• **課題の詳細**:
丹波焼の「陶泊」を紹介する文章によると、「陶泊」はいつから始まりますか。

───── 抜粋した文章

850年続く丹波焼との深い出会い。ゲストと共に育む陶芸文化を未来につなぐ「陶泊」の物語
「陶泊」と聞いたとき、何を想像しますか?
陶芸家の工房に泊まる?ロクロを回す?それとも、陶芸家と食卓を囲って語り合う?
そう、陶泊とはそのどれもができる陶芸版の農泊・民泊なのです。
兵庫県丹波篠山市には、平安時代から850年もの間、1日も途切れることなく、手作りで焼き続けている「丹波焼」の産地があります。歴史の中で壺や甕、大型の徳利、お茶道具、植木鉢など時代の要請に応じて柔軟につくるものを変化させてきました。
江戸時代後期から作られている丹波焼の代表作の一つ、海老徳利。丹波は、海のない地域のため、絵で海鮮を楽しんだとも、「年老いて腰が曲がってもエビが跳ねるように元気でいてほしい」という願いが込められているとも言われています。
工房の様子。工業化せず、手工芸として今も続いているところも丹波焼の特徴の一つ。
釉薬をつけず表情を自然の力に委ねる「焼き締め」や「赤どべの輝かしさ」、スリップウェアなどの民藝のスタイルでも知られていますが、現代では一人一人の陶芸家が自由に表現した、ユニークな器や作品に出会うこともできます。
5世紀ごろ大陸から伝わった古典的な窯の技法「穴窯」で、現在も焼いている様子
そんな深い歴史がありながらも、今も進化を続ける丹波焼の郷で、「陶芸家の工房に泊まる」ことができる「陶泊」が2024年4月から始まることになりました。今回はその宿泊先となる「昇陽窯(しょうようがま)」での取り組みの裏話を、未来の陶泊の参加者に「より楽しんで頂くために」お伝えいたします。
まず、陶泊の特徴とは?
陶泊とは、陶芸体験などから一歩踏み込み、陶工の自宅などに宿泊して生活を共にすることで、職人の手仕事や郷の空気、文化なども味わう滞在型旅行です。
丹波焼は、問屋さんがおらず、誰もが直接窯元に買いに行けるユニークな産地です。しかし産地の高齢化や担い手の減少は中長期的な課題でもあり、持続的な産地であり続けるための新たなチャレンジとして、これまでの「買う」だけでなく「泊まる」という新しい体験を通してよりコアな丹波焼のファンや自分だけの体験や思い出を作り、定期的に通える関係性を作って行きたいという思いから「陶泊」のチャレンジが始まりました。
さて、少し遠回りになりましたが、陶泊の特徴は3つあります。
陶泊の特徴
- 陶芸家の工房に泊まること
- さとびとガイド(若手陶芸家)と産地を巡ること
- 一緒に食事をするなど陶芸家の日常に溶け込むこと
陶泊第一号の宿「昇陽窯」(しょうようがま)

──────────
───── 提供データ

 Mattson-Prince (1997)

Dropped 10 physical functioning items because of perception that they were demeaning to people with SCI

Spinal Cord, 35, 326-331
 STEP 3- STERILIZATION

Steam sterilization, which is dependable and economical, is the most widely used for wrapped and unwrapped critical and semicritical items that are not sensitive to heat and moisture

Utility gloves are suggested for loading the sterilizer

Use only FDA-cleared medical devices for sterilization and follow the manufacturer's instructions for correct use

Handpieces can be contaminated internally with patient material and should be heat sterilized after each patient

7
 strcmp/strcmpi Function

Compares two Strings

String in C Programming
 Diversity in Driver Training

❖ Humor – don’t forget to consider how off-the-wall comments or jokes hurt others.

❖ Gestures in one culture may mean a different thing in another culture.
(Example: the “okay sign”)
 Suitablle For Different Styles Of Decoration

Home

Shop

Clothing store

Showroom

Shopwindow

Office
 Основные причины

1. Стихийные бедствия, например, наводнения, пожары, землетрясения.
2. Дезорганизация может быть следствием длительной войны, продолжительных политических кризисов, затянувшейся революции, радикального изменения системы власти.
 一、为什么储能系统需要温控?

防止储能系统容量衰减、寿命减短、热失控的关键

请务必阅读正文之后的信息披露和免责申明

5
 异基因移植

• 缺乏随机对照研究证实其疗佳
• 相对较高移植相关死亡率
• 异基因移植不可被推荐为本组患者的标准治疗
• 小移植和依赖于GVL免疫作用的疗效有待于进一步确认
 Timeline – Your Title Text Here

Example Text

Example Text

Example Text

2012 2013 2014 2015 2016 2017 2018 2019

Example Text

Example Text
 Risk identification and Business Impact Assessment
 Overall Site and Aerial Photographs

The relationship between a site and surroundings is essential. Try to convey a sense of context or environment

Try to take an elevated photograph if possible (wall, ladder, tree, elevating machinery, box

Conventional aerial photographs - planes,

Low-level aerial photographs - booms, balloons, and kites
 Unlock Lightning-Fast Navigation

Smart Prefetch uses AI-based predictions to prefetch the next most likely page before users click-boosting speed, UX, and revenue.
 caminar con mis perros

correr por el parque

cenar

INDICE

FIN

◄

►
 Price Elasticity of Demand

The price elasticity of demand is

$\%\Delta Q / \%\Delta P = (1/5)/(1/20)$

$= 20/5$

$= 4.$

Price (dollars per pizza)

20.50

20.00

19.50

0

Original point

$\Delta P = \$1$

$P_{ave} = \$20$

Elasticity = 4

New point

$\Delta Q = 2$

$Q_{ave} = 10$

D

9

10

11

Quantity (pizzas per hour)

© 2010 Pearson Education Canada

──────────

• **演習の結果**:
2024年4月から始まります。